No psilocybin ban in WashCo after board rejects ordinance
Washington County will not be implementing a temporary ban on psilocybin treatment facilities, as was being weighed by the Board of Commissioners over the past month.
The ban on facilities that treat patients with psilocybin — a psychoactive compound that occurs naturally in certain fungi, often known colloquially as "magic mushrooms" — would have been for up to two years, though voters would have had to approve it on the November ballot for it to go into effect.
An ordinance referring the question to voters failed 3-2 during the board's meeting on Tuesday, Aug. 2.
Commissioners Kathryn Harrington, Pam Treece and Nafisa Fai voted against the ordinance, with Commissioners Jerry Willey and Roy Rogers in favor.
The board shot down the ban against the recommendation of county staff, who said they need more time to configure county rules and policies related to psilocybin facilities.
Oregon voters approved Ballot Measure 109 in 2020, which legalized psilocybin for therapeutic uses, and Washington County voters passed it with even more resounding approval than the statewide figures.
County staff noted that the Oregon Health Authority rules pertaining to Measure 109 aren't due until August or September of this year, allowing just a few months to change the county's codes to address applications for these kinds of treatment facilities.

▶ **TASKS TO CARRY OUT**:
a: In the article on the psilocybin ban, which two commissioners voted in favor of the ordinance?
b: Reproduce the stretch of the psilocybin ban article from "Commissioners Kathryn Harrington, Pam" through "of treatment facilities.".
The records have nothing to do with this.

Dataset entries
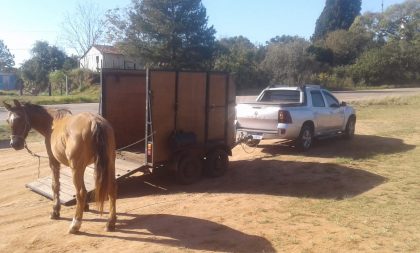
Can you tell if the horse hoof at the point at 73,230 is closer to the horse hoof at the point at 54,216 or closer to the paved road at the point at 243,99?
the horse hoof at the point at 54,216

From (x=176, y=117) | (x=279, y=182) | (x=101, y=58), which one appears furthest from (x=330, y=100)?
(x=101, y=58)

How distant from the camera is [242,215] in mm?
6633

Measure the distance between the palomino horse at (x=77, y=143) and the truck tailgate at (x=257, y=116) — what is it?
230 inches

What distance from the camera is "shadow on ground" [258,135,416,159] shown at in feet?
37.8

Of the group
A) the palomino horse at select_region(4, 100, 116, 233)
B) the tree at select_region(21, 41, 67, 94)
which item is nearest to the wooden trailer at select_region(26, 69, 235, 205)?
the palomino horse at select_region(4, 100, 116, 233)

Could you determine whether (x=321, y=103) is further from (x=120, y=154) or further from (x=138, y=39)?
(x=138, y=39)

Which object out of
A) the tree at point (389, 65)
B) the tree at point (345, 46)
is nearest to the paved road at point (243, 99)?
the tree at point (389, 65)

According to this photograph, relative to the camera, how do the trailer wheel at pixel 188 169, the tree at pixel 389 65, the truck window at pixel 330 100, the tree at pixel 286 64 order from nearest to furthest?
1. the trailer wheel at pixel 188 169
2. the truck window at pixel 330 100
3. the tree at pixel 286 64
4. the tree at pixel 389 65

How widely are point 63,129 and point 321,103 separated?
834 centimetres

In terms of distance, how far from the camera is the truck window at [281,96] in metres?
12.4

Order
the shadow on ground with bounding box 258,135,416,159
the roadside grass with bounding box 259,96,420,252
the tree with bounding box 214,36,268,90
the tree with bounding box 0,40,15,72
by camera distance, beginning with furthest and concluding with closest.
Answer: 1. the tree with bounding box 0,40,15,72
2. the tree with bounding box 214,36,268,90
3. the shadow on ground with bounding box 258,135,416,159
4. the roadside grass with bounding box 259,96,420,252

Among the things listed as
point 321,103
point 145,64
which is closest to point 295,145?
point 321,103

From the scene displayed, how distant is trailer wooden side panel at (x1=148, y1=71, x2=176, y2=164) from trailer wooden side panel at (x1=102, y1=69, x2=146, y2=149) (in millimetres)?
1375

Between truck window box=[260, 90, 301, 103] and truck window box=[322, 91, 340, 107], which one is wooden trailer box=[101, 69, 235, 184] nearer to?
truck window box=[260, 90, 301, 103]
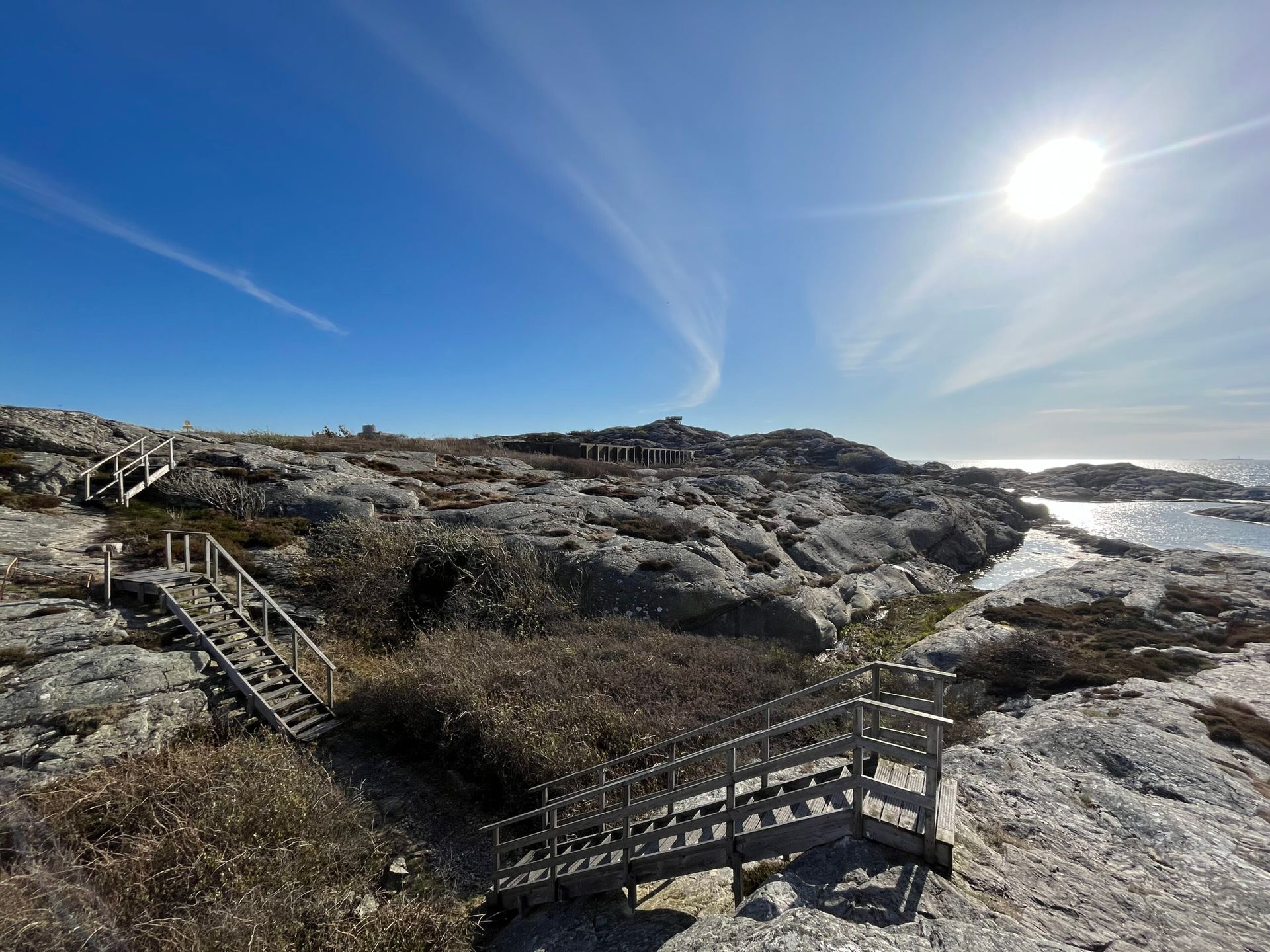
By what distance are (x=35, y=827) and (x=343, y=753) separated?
14.7ft

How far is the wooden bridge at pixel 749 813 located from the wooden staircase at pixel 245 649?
220 inches

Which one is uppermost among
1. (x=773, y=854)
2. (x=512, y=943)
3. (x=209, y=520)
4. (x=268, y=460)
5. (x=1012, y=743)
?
(x=268, y=460)

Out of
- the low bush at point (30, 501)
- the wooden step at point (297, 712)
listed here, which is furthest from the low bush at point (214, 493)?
the wooden step at point (297, 712)

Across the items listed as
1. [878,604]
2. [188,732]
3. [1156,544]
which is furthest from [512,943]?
[1156,544]

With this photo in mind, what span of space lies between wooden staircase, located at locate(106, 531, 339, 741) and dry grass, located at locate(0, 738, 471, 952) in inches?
90.7

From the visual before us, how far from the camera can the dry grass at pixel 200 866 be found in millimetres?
5320

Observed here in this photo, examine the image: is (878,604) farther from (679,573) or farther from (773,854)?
(773,854)

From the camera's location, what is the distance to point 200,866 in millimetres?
6086

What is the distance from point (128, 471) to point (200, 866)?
19.6 meters

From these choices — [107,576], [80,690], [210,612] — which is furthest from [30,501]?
[80,690]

▶ **RESPONSES PER TASK**:
a: Jerry Willey and Roy Rogers voted in favor.

b:
Commissioners Kathryn Harrington, Pam Treece and Nafisa Fai voted against the ordinance, with Commissioners Jerry Willey and Roy Rogers in favor.
The board shot down the ban against the recommendation of county staff, who said they need more time to configure county rules and policies related to psilocybin facilities.
Oregon voters approved Ballot Measure 109 in 2020, which legalized psilocybin for therapeutic uses, and Washington County voters passed it with even more resounding approval than the statewide figures.
County staff noted that the Oregon Health Authority rules pertaining to Measure 109 aren't due until August or September of this year, allowing just a few months to change the county's codes to address applications for these kinds of treatment facilities.